Евмолпиды были по-прежнему с ним ласковы, с прославленным певцом Деметры. Но чем более они старались ему показать, что он не упал в их глазах, тем более их усилия казались ему деланными; под благовидным предлогом он простился с ними, уклоняясь от торжественного пира. Хотел он проститься и с Амфианактом, чтобы уверить его в неизменности своей дружбы; но, подумав немного, и от этого отказался. Зачем омрачать тягостным разговором молодое счастье победителя? И много ли стоила теперь его, Ферамена, дружба – дружба расстроенной, разбитой лиры?
Уйти, уйти из этих мест – только поскорее, только незаметно! Он спустился с акрополя и пошел по Священной дороге на восток. Вот Кефис элевсинский, вот роща Иппофоонта… да что! Каждый шаг резал ему сердце воспоминанием о том его торжестве в прошлые Элевсинии. А вот и скала Несмеяна… Мимо, мимо!

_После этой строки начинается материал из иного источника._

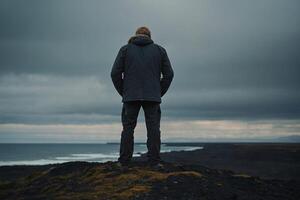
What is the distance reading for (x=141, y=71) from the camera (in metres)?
11.2

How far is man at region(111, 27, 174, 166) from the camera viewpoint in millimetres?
11164

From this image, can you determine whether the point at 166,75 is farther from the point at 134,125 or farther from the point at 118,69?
the point at 134,125

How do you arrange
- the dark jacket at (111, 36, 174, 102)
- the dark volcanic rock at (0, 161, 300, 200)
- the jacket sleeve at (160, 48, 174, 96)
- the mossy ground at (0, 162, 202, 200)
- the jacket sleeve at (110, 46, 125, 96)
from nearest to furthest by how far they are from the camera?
the dark volcanic rock at (0, 161, 300, 200) → the mossy ground at (0, 162, 202, 200) → the dark jacket at (111, 36, 174, 102) → the jacket sleeve at (110, 46, 125, 96) → the jacket sleeve at (160, 48, 174, 96)

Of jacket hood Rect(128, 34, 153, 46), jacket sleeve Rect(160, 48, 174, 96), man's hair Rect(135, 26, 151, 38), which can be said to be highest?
man's hair Rect(135, 26, 151, 38)

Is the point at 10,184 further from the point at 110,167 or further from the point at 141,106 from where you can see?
the point at 141,106

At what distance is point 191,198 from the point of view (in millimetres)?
8352

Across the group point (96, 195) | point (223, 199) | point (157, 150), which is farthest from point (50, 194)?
point (223, 199)

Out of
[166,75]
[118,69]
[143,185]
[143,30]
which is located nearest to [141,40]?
[143,30]

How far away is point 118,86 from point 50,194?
10.6 ft

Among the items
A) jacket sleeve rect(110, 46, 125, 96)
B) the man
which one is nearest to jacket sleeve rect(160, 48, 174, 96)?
the man

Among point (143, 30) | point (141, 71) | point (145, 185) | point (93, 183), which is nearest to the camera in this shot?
point (145, 185)

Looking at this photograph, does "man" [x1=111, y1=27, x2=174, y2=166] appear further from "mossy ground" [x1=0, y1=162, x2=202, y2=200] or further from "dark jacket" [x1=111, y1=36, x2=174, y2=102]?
"mossy ground" [x1=0, y1=162, x2=202, y2=200]

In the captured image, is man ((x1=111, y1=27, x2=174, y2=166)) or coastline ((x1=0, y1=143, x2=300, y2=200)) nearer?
coastline ((x1=0, y1=143, x2=300, y2=200))

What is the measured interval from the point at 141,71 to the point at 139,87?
1.37ft
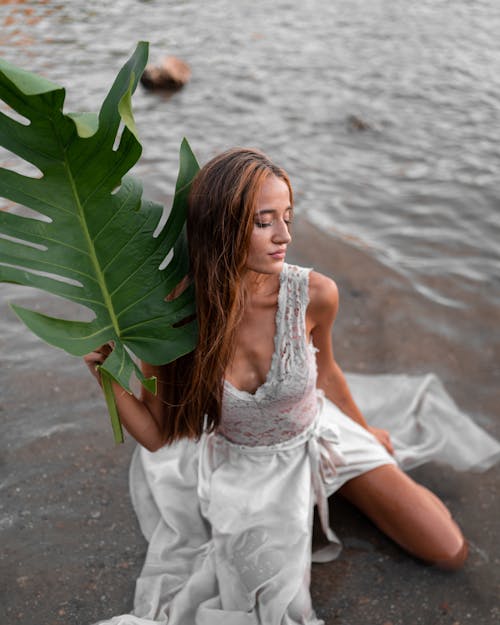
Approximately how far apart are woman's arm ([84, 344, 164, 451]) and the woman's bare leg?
2.94 feet

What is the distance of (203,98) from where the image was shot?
23.2ft

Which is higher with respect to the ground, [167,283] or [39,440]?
[167,283]

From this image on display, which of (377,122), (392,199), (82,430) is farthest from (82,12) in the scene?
(82,430)

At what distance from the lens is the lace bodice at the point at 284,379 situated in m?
2.39

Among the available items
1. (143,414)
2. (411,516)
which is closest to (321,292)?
(143,414)

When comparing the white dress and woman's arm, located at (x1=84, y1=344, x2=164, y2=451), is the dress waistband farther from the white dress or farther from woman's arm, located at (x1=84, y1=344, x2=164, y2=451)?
woman's arm, located at (x1=84, y1=344, x2=164, y2=451)

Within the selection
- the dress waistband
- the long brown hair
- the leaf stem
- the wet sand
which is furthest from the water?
the leaf stem

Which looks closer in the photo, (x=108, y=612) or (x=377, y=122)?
(x=108, y=612)

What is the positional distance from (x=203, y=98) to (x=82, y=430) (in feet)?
15.1

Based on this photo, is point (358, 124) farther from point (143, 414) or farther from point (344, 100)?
point (143, 414)

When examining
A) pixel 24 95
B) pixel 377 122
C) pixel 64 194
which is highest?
pixel 24 95

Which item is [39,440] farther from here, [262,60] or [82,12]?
[82,12]

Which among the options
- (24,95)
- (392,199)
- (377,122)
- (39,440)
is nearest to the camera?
(24,95)

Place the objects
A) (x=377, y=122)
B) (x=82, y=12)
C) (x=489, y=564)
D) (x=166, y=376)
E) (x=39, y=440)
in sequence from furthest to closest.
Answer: (x=82, y=12) → (x=377, y=122) → (x=39, y=440) → (x=489, y=564) → (x=166, y=376)
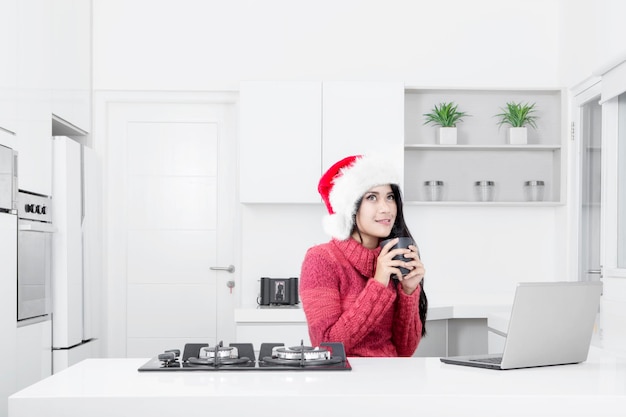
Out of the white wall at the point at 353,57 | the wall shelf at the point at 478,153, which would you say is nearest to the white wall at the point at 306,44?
the white wall at the point at 353,57

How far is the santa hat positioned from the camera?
8.38ft

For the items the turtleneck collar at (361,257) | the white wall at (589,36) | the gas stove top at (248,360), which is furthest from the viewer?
the white wall at (589,36)

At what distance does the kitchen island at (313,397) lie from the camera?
5.13 ft

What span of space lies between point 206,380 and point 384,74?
3310 millimetres

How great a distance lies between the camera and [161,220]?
4879 millimetres

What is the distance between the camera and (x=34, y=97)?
3766 millimetres

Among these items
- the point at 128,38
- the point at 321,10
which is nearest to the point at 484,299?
the point at 321,10

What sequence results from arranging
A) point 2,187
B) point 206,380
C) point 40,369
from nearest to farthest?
point 206,380
point 2,187
point 40,369

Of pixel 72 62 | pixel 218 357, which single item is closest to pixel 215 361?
pixel 218 357

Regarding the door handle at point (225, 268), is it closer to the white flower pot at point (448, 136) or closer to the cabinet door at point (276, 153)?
the cabinet door at point (276, 153)

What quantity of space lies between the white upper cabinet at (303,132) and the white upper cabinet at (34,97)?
1.03 metres

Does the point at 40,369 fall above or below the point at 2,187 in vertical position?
below

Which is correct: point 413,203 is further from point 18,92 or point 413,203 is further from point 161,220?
point 18,92

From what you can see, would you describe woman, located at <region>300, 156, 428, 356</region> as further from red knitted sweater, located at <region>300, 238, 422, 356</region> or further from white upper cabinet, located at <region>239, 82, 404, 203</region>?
white upper cabinet, located at <region>239, 82, 404, 203</region>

А теперь куда? Дорога в Рамнунт вела через Фрию; надо было расстаться со Священной… В Рамнунт? Что там делать? Выносить поздравления сограждан, не сомневающихся в его победе?
Дальше по Священной! Здесь шумит море, участливо вторя мертвой зыби в его душе. Вот светлые лагуны; вот подъем к перевалу Пифийского Аполлона, путь на Афины… Афины? Там Фе-сей и прочие афинские друзья; явиться к ним, к победоносной Палладе, с поникшей головой?
Дальше вдоль моря! Дороги здесь нет, есть тропинка. Куда она ведет? – Не все ли равно? В незнакомые места – тем лучше. Ночлег везде можно найти. Странно все-таки: тропинка, а сколько народу по ней. Да, конечно; она ведет к саламинскому перевозу. Фесей завел отличный порядок; теперь тропинка, а будет дорога, высеченная в скалах. Только бы народу поменьше! Вот, налево, другая тропинка, нагорная; море и с нее хорошо видно и слышно. Даже еще приятнее: морская свежесть приправлена живительным, смолистым запахом горной сосны.
Сосны, скалы и море – и одиночество. Наконец-то! Одиночество полное.
А тропинка поднимается все выше и выше; направо – обрыв. Море далеко осталось внизу, но все еще слышен шум его разбивающихся волн. Гладь точно застыла; и парусники, совсем маленькие, кажутся недвижимыми. А налево – сосны да скалы. Нет, сосен больше не видно, одни только голые скалы. И подъема больше нет: плоскогорье над обрывом. Скалы… они какие-то странные: лежат белыми грядами, точно окаменевшие волны озера… или, скорее, нивы.